Monday, March 28, 2011

TOKYO—Shares of Tokyo Electric Power Co. hit a 34-year low Monday as speculation grew about a possible government takeover of the company, which faces multibillion-dollar losses from its nuclear disaster.

A spokesman for Prime Minister Naoto Kan said nationalization isn't on the agenda, but Japan was abuzz with talk about how the company, known as Tepco, could handle its liabilities.

"There is a strong possibility the current legal framework may not be adequate to solve the situation. The solution then will be temporary nationalization of the company," said Yoshimi Watanabe, leader of the opposition Your Party, at a news conference Friday.

Billions of dollars are likely to be sought by people in the 20-kilometer (12-mile) evacuation zone around the nuclear plant, as well as farmers beyond the zone who had to destroy crops because of radiation exposure and other victims.

Tepco and the government haven't given an official liability estimate, but the company has said it wants to raise two trillion yen, or about $25 billion. Major banks have expressed willingness to provide loans. The company just finished raising 450 billion yen through an equity offering last October.

A key question is whether the troubles at Tepco's Fukushima Daiichi nuclear-power plant qualify under a 1961 Japanese law as a "grave natural disaster of an exceptional character." If so, under the law the government would likely be responsible for much of the damages.

Tepco shares fell by the maximum daily limit Monday, dipping nearly 18% to 696 yen from 846 yen at Friday's close on the Tokyo Stock Exchange. Before the March 11 quake, the shares were trading above 2,100 yen, meaning they have lost more than two-thirds of their value.

A Tepco spokesman said Monday that the company is focusing on the Fukushima Daiichi problems and hasn't given thought to how the company's structure might change after the problems are resolved. The spokesman said Tepco will take direction from the government in determining how damages should be paid.

Stumbles by Tepco since the quake have created public-image problems and have made it harder for the government to do anything that might be perceived as a bailout of Tepco in its current structure. Over the weekend, the company reported that radiation at the plant's No. 2 reactor was 10 million times the normal level, only to revise the estimate later in the day to 100,000 times. The company apologized for the error.

Mr. Edano said Monday that the erroneous readings are "not acceptable."

In another embarrassment, Tepco said its president, Masataka Shimizu, spent several days away from crisis headquarters starting March 16 because of illness. The company said that during his time away, Mr. Shimizu continued to monitor the situation from another part of Tepco's home office.

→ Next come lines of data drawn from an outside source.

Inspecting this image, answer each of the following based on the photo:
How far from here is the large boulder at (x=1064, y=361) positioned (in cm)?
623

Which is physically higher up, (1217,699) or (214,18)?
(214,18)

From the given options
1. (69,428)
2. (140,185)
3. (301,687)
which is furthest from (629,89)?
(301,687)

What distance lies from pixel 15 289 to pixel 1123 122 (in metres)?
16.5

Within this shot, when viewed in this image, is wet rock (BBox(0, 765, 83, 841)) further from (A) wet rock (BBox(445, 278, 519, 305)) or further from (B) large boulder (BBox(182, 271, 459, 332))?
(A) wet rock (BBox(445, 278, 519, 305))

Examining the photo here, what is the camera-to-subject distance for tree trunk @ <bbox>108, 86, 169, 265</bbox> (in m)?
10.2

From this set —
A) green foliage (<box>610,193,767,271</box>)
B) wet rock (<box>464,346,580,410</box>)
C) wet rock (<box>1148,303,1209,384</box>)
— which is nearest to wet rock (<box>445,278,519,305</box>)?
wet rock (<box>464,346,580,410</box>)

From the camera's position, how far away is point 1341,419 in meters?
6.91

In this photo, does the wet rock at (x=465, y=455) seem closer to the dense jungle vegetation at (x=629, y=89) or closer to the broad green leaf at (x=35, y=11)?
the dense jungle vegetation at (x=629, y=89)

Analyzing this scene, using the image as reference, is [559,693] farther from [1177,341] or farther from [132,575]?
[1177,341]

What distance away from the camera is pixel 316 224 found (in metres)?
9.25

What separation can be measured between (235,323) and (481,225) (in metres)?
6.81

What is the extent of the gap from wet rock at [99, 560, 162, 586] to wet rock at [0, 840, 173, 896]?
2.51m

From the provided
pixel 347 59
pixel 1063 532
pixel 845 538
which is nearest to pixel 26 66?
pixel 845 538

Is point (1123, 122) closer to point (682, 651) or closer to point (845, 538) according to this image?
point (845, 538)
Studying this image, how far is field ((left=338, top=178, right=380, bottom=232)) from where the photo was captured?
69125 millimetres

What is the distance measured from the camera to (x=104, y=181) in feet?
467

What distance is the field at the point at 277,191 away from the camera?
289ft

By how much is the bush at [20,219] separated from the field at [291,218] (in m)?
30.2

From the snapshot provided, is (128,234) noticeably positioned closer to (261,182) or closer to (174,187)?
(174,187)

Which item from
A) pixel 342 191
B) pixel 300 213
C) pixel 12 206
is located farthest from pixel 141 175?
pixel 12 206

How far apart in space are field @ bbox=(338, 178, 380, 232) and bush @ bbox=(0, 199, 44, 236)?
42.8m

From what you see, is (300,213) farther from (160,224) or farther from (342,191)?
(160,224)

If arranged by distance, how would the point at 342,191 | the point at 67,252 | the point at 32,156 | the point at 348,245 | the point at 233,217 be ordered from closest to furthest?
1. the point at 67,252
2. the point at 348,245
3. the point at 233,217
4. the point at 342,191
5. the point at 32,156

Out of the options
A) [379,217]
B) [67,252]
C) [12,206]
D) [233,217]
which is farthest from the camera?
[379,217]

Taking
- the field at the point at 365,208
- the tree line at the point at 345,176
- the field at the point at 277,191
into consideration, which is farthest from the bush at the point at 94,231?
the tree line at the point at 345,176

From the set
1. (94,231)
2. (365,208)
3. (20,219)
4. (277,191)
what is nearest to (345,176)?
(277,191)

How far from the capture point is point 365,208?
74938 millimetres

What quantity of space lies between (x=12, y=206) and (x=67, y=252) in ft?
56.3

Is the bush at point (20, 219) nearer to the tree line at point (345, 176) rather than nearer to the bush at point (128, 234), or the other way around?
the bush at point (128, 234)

He hasn't been seen in public since March 13.

It is common in Japan for chief executives to keep a low profile during a crisis, as Toyota Motor Corp. CEO Akio Toyoda did last year during the early stages of an uproar over safety issues. Still, Mr. Shimizu's extended absence from the public eye has begun to raise comment, although the company says he is directing efforts from behind the scenes.

The cost of protection against a default on Tepco bonds has risen about 10-fold since before the quake. Both Moody's and Standard & Poor's have cut the company's credit rating by one notch.

"There are growing concerns that the nuclear issue may drag on for a protracted period," said Masayoshi Yano, a market analyst at Meiwa Securities.

Tepco has said its plant wasn't built to withstand a tsunami estimated at 14 meters and a 9-magnitude quake, the strongest in Japan's recorded history. The government approved the plant as built, so Tepco could argue that any accident caused by such a calamity counts as a "grave natural disaster."

However, the government's chief spokesman, Yukio Edano, said Friday that he believed an exemption from liability was "impossible" under the "social circumstances."

Tokyo-based equity strategist Nicholas Smith said Tepco has a large amount of debt compared with its net worth. "It had very strong free cash flow, which was what made that debt acceptable, but they are going to have to spend a lot of money now," he said. "The future of the company is very uncertain."

A spokesman for Japan's cabinet said the government is occupied with fixing the problems at Fukushima Daiichi. "We do not see any need to change this structure and nationalize Tepco," said spokesman Noriyuki Shikata.

Tepco retains support as a pillar of Japan's business community. Lorne Steinberg, who runs a Canada-based fund with a quarter of its assets in Japan, said the company's shareholders include powerful institutions that would be loath to see their shares wiped out. Foreign investors, including major names such as Vanguard, owned slightly under 18% of Tepco shares as of March 2010.

"Virtually everybody has a strong stake in seeing it successful," Mr. Steinberg said.